_YOUR OBJECTIVE_. Apart from the pictures, output all of the records exactly.

[DATA SUPPLIED Boundary: Start]

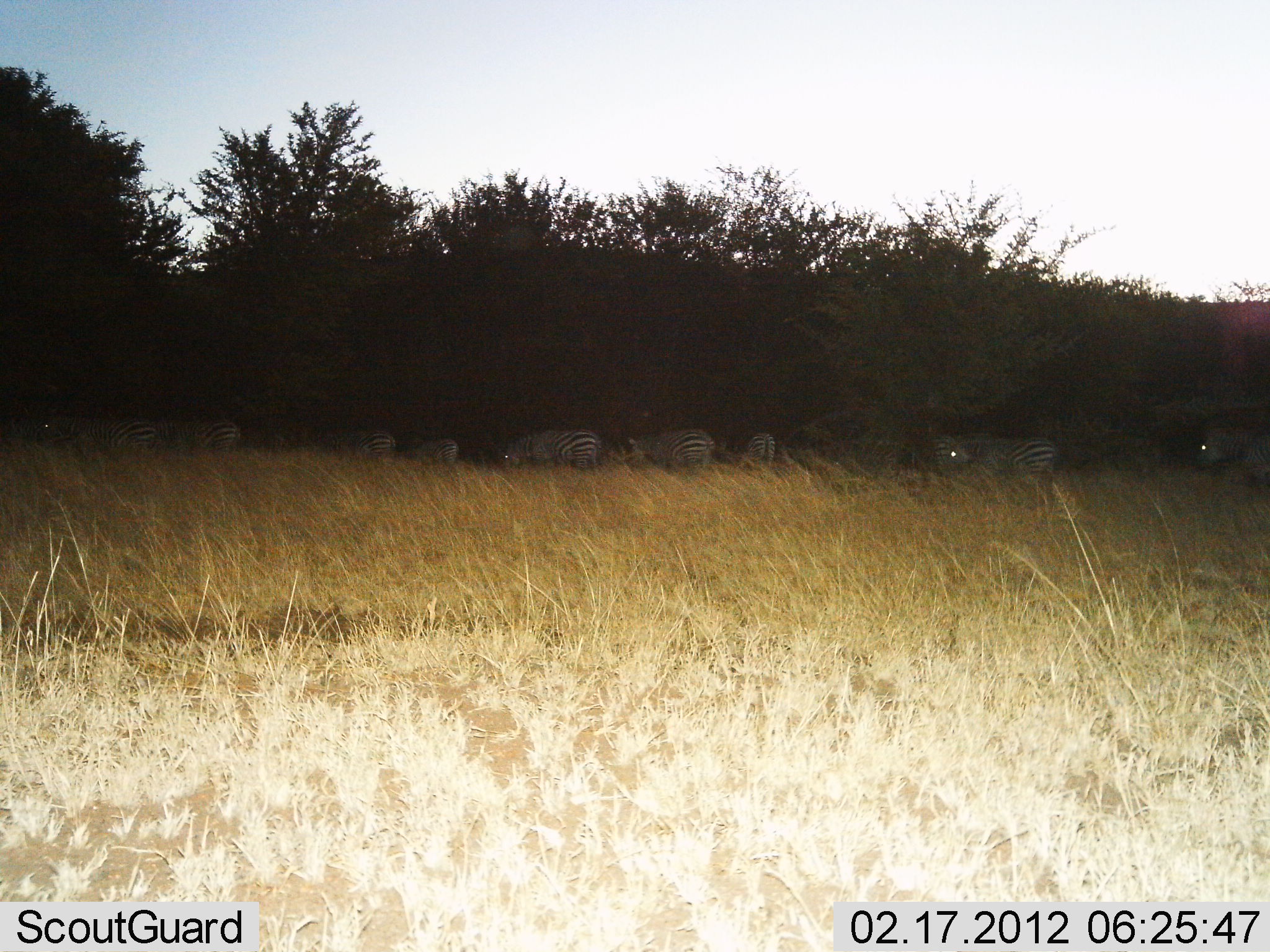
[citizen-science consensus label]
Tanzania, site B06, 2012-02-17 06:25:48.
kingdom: Animalia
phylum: Chordata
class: Mammalia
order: Perissodactyla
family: Equidae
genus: Equus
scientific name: Equus quagga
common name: plains zebra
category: zebra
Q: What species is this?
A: Zebra (plains zebra) (Equus quagga).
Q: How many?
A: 10.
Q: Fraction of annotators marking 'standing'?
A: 31%.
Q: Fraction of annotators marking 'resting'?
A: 8%.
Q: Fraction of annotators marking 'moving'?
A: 54%.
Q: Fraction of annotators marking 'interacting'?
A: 0%.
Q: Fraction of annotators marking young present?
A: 0%.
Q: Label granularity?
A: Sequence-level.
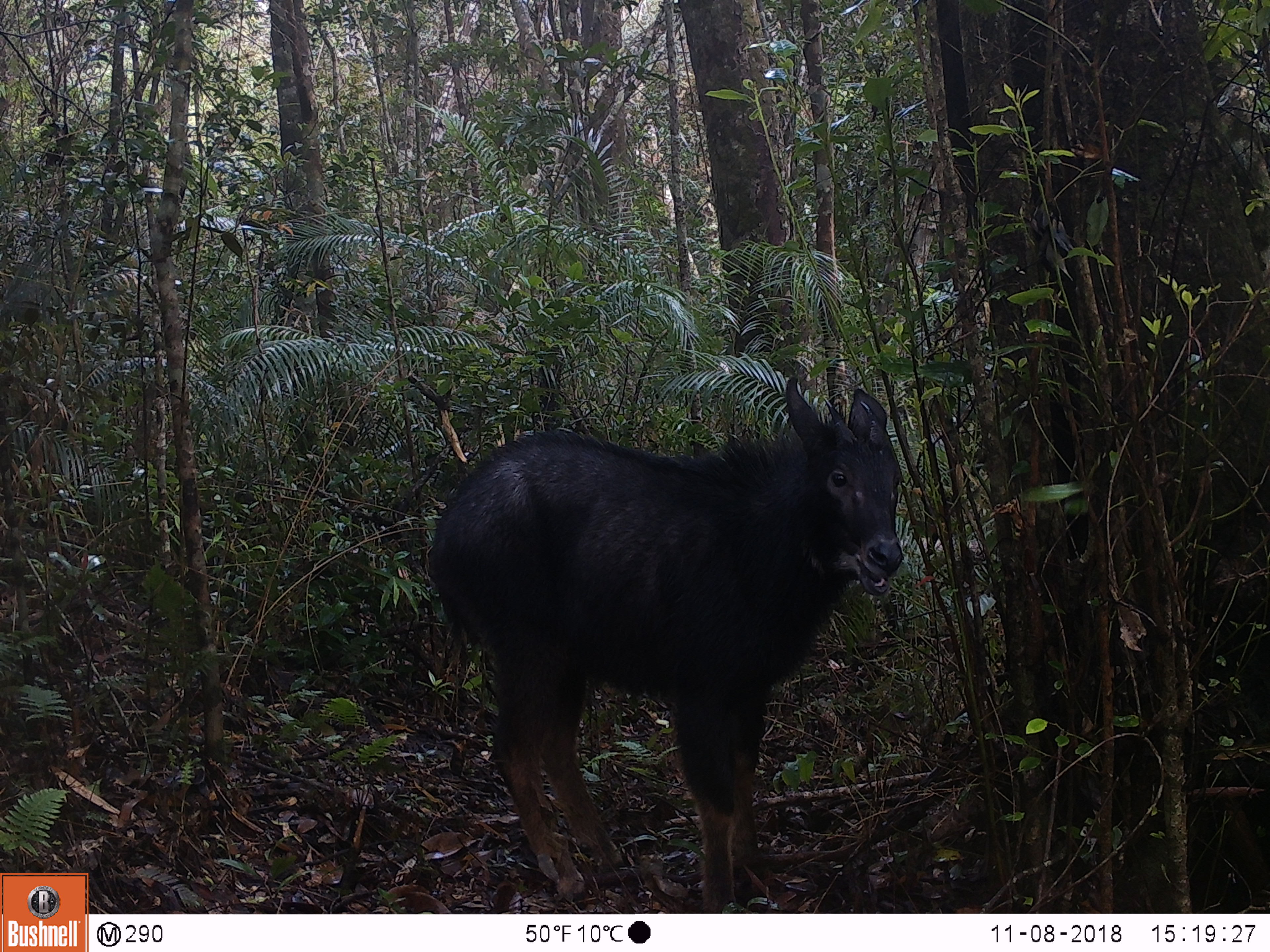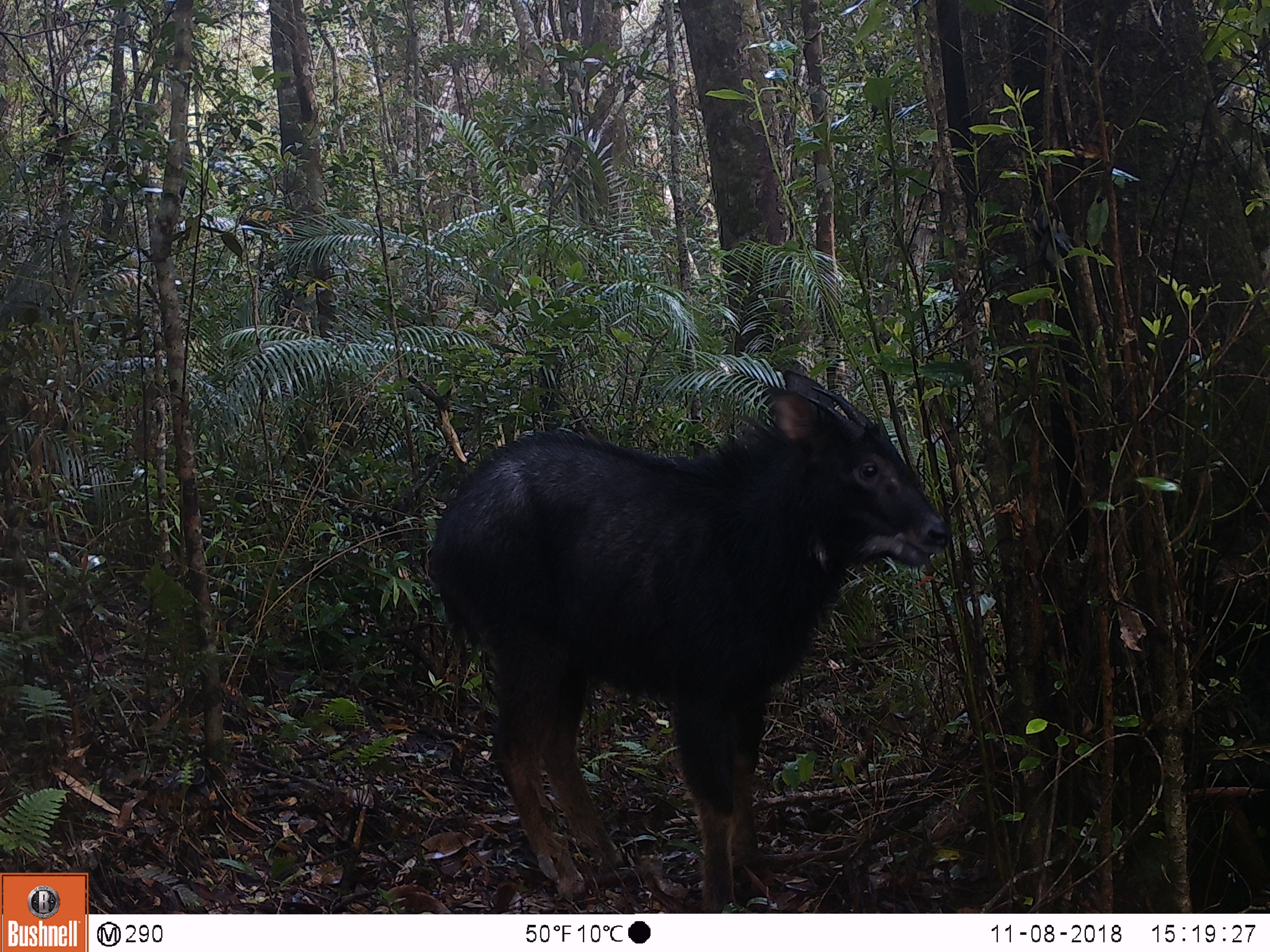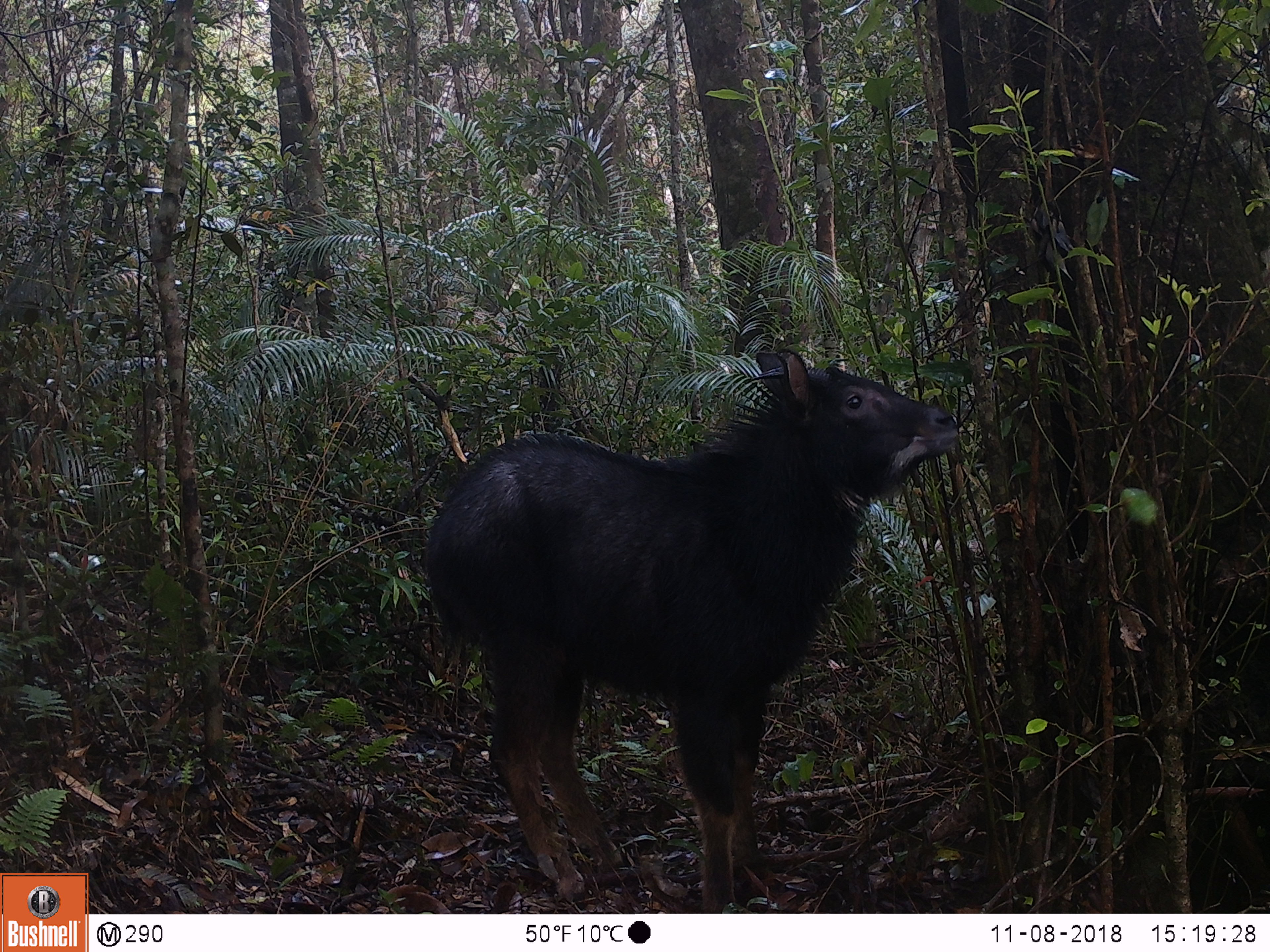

[DATA SUPPLIED Boundary: End]

_RESULT FOR THIS TASK_.
[citizen-science consensus label]
Tanzania, site B06, 2012-02-17 06:25:48.
kingdom: Animalia
phylum: Chordata
class: Mammalia
order: Perissodactyla
family: Equidae
genus: Equus
scientific name: Equus quagga
common name: plains zebra
category: zebra
Q: What species is this?
A: Zebra (plains zebra) (Equus quagga).
Q: How many?
A: 10.
Q: Fraction of annotators marking 'standing'?
A: 31%.
Q: Fraction of annotators marking 'resting'?
A: 8%.
Q: Fraction of annotators marking 'moving'?
A: 54%.
Q: Fraction of annotators marking 'interacting'?
A: 0%.
Q: Fraction of annotators marking young present?
A: 0%.
Q: Label granularity?
A: Sequence-level.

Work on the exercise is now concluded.